30. What Other People Say

770 70 4
                                    

"Kaki lo kenapa Ra?" Pertanyaan itu dilontarkan oleh mbak Adisti yang baru saja masuk ke area pantry dan melihat gue sedang memasangkan plaster ke kaki gue.

"Lecet nih mbak." Gue meringis perih sambil menoleh pada perempuan yang khas dengan kunciran kudanya, yang kini mengambil duduk disamping gue, memperhatikan luka di bagian atas tumit kaki gue.

"Lo habis lari marathon pake high heels apa gimana bisa sampe lecet gitu." Ujarnya lagi begitu melihat sepatu berjenis stiletto yang gue kenakan.

"Bisa dibilang gitu sih mbak. Gue telat bangun tadi, jadi terpaksa naik ojek dan lari dari lantai dasar sampai lantai tujuh. Soalnya gue ada meeting tepat jm 8.30." Jelas gue panjang disela-sela meniup luka lecet di kaki gue yang rasanya, perih banget gila.

Mbak Adisti yang mendengar cerita gue bahkan sudah menatap gue kaget, dengan sorot mata yang seolah bilang 'lo gila ya'. "Lo naik tangga dari lantai dasar sampai lantai tujuh? Demi apa lo?"

"Demi kaki gue yang lecet sekarang mbak." Gue merespon enteng sambil tersenyum polos. "Liftnya rame banget soalnya tadi. Jadi terpaksa pakai tangga darurat."

"Lo itu ada-ada aja ya, Ra Ra..." Mbak Adisti menggeleng pelan dan bangkit dari duduknya, berjalan menuju coffee maker. "Lo habis pulang perdin dari Surabaya kan?" Tanyanya lagi, berdiri dengan punggung yang menyender pada meja pantry, menunggu expressonya siap.

"Nah karna perdin itu mbak jadinya gue telat bangun. Gue nyampe Senopati jm 11 malem, udah gitu harus beresin laporan buat meeting tadi. Jadilah gue tidur jam 3 pagi." Meluncur sudah curhatan gue pada mbak Adisti, yang gue yakin sih mbak Adisti juga pernah mengalami hal yang sama seperti yang gue alami sekarang.

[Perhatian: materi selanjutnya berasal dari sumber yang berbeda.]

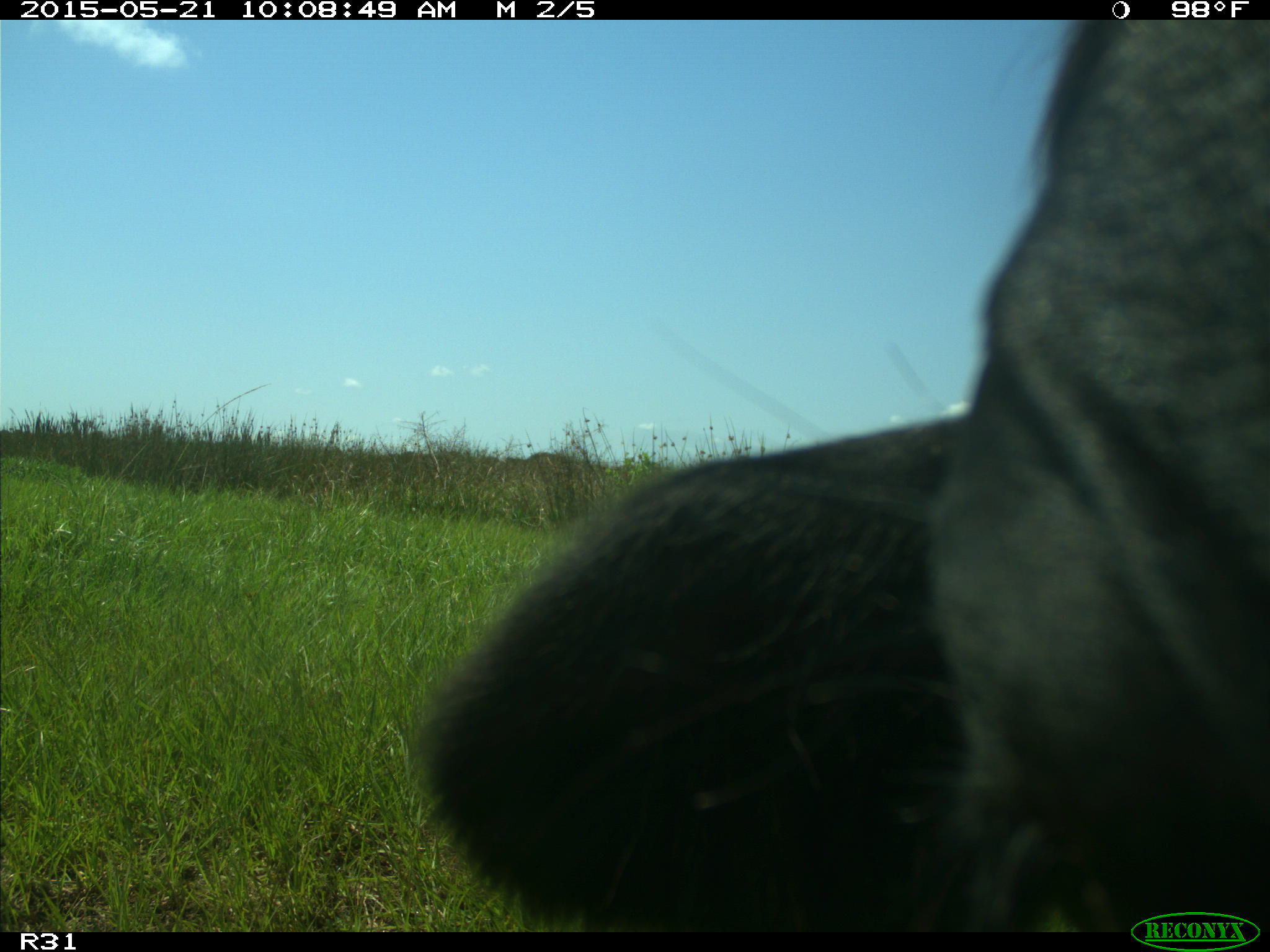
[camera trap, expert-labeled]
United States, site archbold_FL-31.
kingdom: Animalia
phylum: Chordata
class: Mammalia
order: Artiodactyla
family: Bovidae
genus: Bos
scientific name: Bos taurus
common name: domestic cow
Bos taurus (domestic cow).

Diwaktu-waktu mepet tiba-tiba jadwal meeting dimajukan, akibatnya lo harus kerja ekstra dalam tempo yang sesingkat-singkatnya untuk menyelesaikan draf laporan yang akan dibahas saat meeting.

"Kagum sih gue sama lo Ra, tidur nggak nyampe empat jam dan sekarang lo masih bisa tampil seger gini." Pujian mbak Adisti itu terucap seusai menyeruput expressonya yang telah jadi.

"Itulah gunanya make-up mbak." Jawaban gue yang diakhiri dengan cengiran lebar itu disambut mbak Adisti dengan kekehan. "Gue udah selesai nih mbak, yuk balik ke ruangan." Gue meletakkan kembali kotak P3K ke dalam rak kaca yang ada di pantry. Kemudian menggandeng mbak Adisti keluar dari area pantry.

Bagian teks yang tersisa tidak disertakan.